Jumping back to our Developer Showcase blog series, which serves to highlight the work and motivations of developers, users and researchers collaborating on Hyperledger’s incubated projects. Next up is Todd Cooper and James Sloan from NuArca. Let’s see what they have to say!
What advice would you offer other technologists or developers interested in getting started working on blockchain?
Dive right in. The pace of change is so fast in this space that getting caught up can be a relatively quick process. I think the term ‘blockchain’ still covers a lot of ground so it makes sense to narrow your focus a bit. If you are interested in cryptocurrencies then dive into Bitcoin, Ethereum and token sales in that order. Go out and set up a wallet and buy a small amount of bitcoin just for the experience. Then look it up on a bitcoin explorer to see the history of the transactions.
To start to get familiar with the underlying code the open source community is great in terms of being open to participation and providing resources for learning. Start by downloading Hyperledger Fabric, writing your own Smart Contract and setting up a network of Docker nodes or develop your own token on Ethereum’s test network in Solidity. If you are looking to familiarize yourself with the innovation in this space, every ICO is publishing a new whitepaper exploring new concepts in blockchain and while the quality may vary, you can get a sense of what is happening.

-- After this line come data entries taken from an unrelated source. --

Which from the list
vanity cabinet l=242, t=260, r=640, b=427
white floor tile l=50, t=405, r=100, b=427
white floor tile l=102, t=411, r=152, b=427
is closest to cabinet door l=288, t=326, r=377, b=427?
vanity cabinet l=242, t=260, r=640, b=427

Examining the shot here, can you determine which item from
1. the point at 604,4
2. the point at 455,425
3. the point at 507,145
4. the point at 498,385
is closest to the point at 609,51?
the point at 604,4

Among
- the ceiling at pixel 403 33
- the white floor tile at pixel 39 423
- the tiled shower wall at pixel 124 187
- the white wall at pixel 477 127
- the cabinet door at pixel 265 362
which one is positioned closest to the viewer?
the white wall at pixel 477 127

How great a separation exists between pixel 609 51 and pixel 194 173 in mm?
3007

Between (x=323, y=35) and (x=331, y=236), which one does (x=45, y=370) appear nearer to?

Finally, there are lots of networks out there on Slack, Twitter, Telegram and Meetups that are occurring all around the world. Start talking to other people to find out what they are doing.
Give a bit of background on what you’re working on, and let us know what was it that made you want to get into blockchain?
NuArca is working with AST (American Stock and Transfer) to deliver a blockchain and machine learning enabled proxy voting solution. AST is one of the largest proxy voting solutions in the market, and the NuArca built system will be used by thousands of corporations and funds to define, manage, and record their proxy vote issuances and annual shareholder voting. This solution will facilitate greater transparency and confidence in data handling, allowing issuers to make more informed decisions and strategy adjustments. It will also allow AST’s proxy solicitation experts to access advanced predictive analytics to guide complex proxy solicitations.
What project in Hyperledger are you working on? Any new developments to share? Can you sum up your experience with Hyperledger?
Our primary focus at this time is on deploying the Proxy voting solution using Hyperledger Fabric. We will be live by end of September with more than 2 million unique voters representing over 1 trillion shares. This first project stage is focused on parallel record keeping with existing proxy systems. When all goes well, the Fabric based system NuArca built will become the system of record for proxy voting. By Q2 2019, ~40% of all fund proxy voting will be using this system.
To date, Hyperledger has been great, but does require full time tracking of changes in both technology incorporation as well as deployment. It is new enough that this is completely understandable, but anyone getting involved should know that they are working in a fast moving and dynamic system in which time must be invested to understand and leverage.
What do you think is most important for Hyperledger to focus on in the next year?
Scalability and effectively getting the news out on the good enterprise class solutions that are starting to come out using Hyperledger. Much of the tech industry press and financial services press are focused on coins and tokens. Meanwhile, Hyperledger solutions are proving themselves scalable and practical. The Hyperledger community can do a better job of helping to make that knowledge resonate in the market.
From a specific technology gap standpoint, we are particularly looking to have support of Hyperledger on Red Hat rather than Debian as that is the OS of choice for much of the financial services industry. We anticipate needing ongoing improvements to performance and scalability as we grow the solution.
As Hyperledger’s incubated projects start maturing and hit 1.0s and beyond, what are the most interesting technologies, apps, or use cases coming out as a result from your perspective?
In general, it is the practical use of the technology available today that is most interesting. Hyperledger is not a pie in the sky visage that may come into its own 5 – 10 years down the road. It is here today and can better solve specific types of problems better than yesterday’s technology base.
What’s the one issue or problem you hope blockchain can solve?
Confidence and accuracy in electoral voting.
Where do you hope to see Hyperledger and/or blockchain in 5 years?
Providing a backbone for strong, private blockchains to various industries that are being used to solve various business challenges. An accepted standard similar to Linux.
What is the best piece of developer advice you’ve ever received?
At some point in every project, it is time to shoot the developer and ship the software. Knowing where that point of time is requires decades of experience, and makes all the difference in the world.
What technology could you not live without?
Cloud service models. The convenience and cross platform synchronization is making a truly mobile life possible. One reason blockchain is needed is to ensure the ongoing security, privacy, and resiliency of these models that are increasingly pulling us towards full reliance on external and potentially vulnerable information management models.